Mash-up on the menu as investor says Just Eat shareholders back merger
Just Eat shareholder Cat Rock Capital Management LP's push to start merger talks by the Londonlisted takeaway ordering website has found “strong support” from stakeholders, the US-based activist investor said on Wednesday.
Cat Rock Capital, which has stakes in both Just Eat and Dutchlisted Takeaway.com, said Just Eat could generate “significant value” by negotiating a merger.
“We have been encouraged to hear that several other Just Eat shareholders have (told) the board that it should be engaging in merger discussions with well-run industry peers,” Cat Rock said.
A week ago, the activist investor had urged Just Eat to pursue merger talks with a peer such as Takeaway.com, saying it did not trust the board to get the appointment of a new CEO right.

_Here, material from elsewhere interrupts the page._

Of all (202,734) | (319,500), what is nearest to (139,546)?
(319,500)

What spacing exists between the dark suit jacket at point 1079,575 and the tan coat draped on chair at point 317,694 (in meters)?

Just Eat CEO Peter Plumb left the company last month following criticism from Cat Rock and some other shareholders about his plan to increase earnings.
Cat Rock, founded by Alex Captain, has complained that the company had become the world's worst-performing online food delivery stock.
In December, it suggested Just Eat should consider selling businesses such as its stake in Brazilian market leader iFood.
Shares of the company were up 1.5 percent in early trading. The stock lost a quarter of its value in 2018, after enjoying rapid expansion since its 2014 float. The slump forced it out of London's blue-chip index in December.